##### Reading passage
My name is Valentin and this is my first post to Armchair Arcade, although I've been lurking for a little while now :-)

I thought I'd start off with a little background, followed by some details on the biggest retro gaming project I have ever undertaken...

Well, I've been into electronic games since the early TV 'pong/tennis' clones hit the streets back in the late 70's/early 80's. My microcomputer gaming experience began with a Dick Smith VZ-200 (rebadged VTech laser-200) with star blaster bundled in (which was the bomb! lol). After finding this system was found wanting to do homework on, finally ended up with a XT-turbo clone with EGA in late 1987. At that time, there weren't terribly many gaming titles available (in Australia) for the IBM-PC (though that changed fairly quickly later on..).

Now, as uninspiring as 'old beige' might have seemed to some (especially to those who owned an Amiga or Atari ST), the machine made a huge impression on me... (please read on)
##########
■ **List of tasks**:
(a) Answer these questions about the retro gaming post, one per line:
(i) What was the writer's first microcomputer?
(ii) What machine did the writer end up with in late 1987?
(iii) Owners of which machines might have found 'old beige' uninspiring?
(b) Copy out the part of the retro gaming post starting with "My name is Valentin" and going on through "quickly later on..).", swapping in "schoolwork" for "homework".
(c) Pick up the retro gaming post after its last sentence and carry it on.
##### The data
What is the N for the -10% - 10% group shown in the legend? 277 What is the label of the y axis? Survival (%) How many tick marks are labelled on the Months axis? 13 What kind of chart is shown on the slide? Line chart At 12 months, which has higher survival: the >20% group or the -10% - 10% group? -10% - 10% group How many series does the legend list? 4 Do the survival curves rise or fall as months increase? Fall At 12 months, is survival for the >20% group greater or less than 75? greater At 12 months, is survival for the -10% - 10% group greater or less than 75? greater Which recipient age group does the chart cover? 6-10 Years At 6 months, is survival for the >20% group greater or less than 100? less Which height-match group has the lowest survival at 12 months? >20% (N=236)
##########
■ **Expected responses**:
(a)
(i) A Dick Smith VZ-200 (rebadged VTech laser-200)
(ii) An XT-turbo clone with EGA
(iii) The Amiga or Atari ST

(b)
My name is Valentin and this is my first post to Armchair Arcade, although I've been lurking for a little while now :-)

I thought I'd start off with a little background, followed by some details on the biggest retro gaming project I have ever undertaken...

Well, I've been into electronic games since the early TV 'pong/tennis' clones hit the streets back in the late 70's/early 80's. My microcomputer gaming experience began with a Dick Smith VZ-200 (rebadged VTech laser-200) with star blaster bundled in (which was the bomb! lol). After finding this system was found wanting to do schoolwork on, finally ended up with a XT-turbo clone with EGA in late 1987. At that time, there weren't terribly many gaming titles available (in Australia) for the IBM-PC (though that changed fairly quickly later on..).

(c)
Fast forward to around six years ago, when I first got the idea to build my own video games console, initially based on one my best arcade favorites - Space invaders. Armed with a background in electronics along with around five weeks of Christmas holidays to kill, I set about building a tiny atari-2600(ish) clone of space-invaders called 'ALIENZ-2051'... http://www.oocities.com/vz300/vgc.htm

While the end-result worked well, I wasn't quite happy with the fact the ALIENZ-2051 game unit could only play one (admittedly awesome) game, so I decided to try again. I didn't get another chance however until around two years ago, when I decided that I would build own tiny retro-PC system (complete with custom mainboard, so no off-the-shelf mini/nano-ITX mainboard etc), capable of playing many classic PC (DOS) games...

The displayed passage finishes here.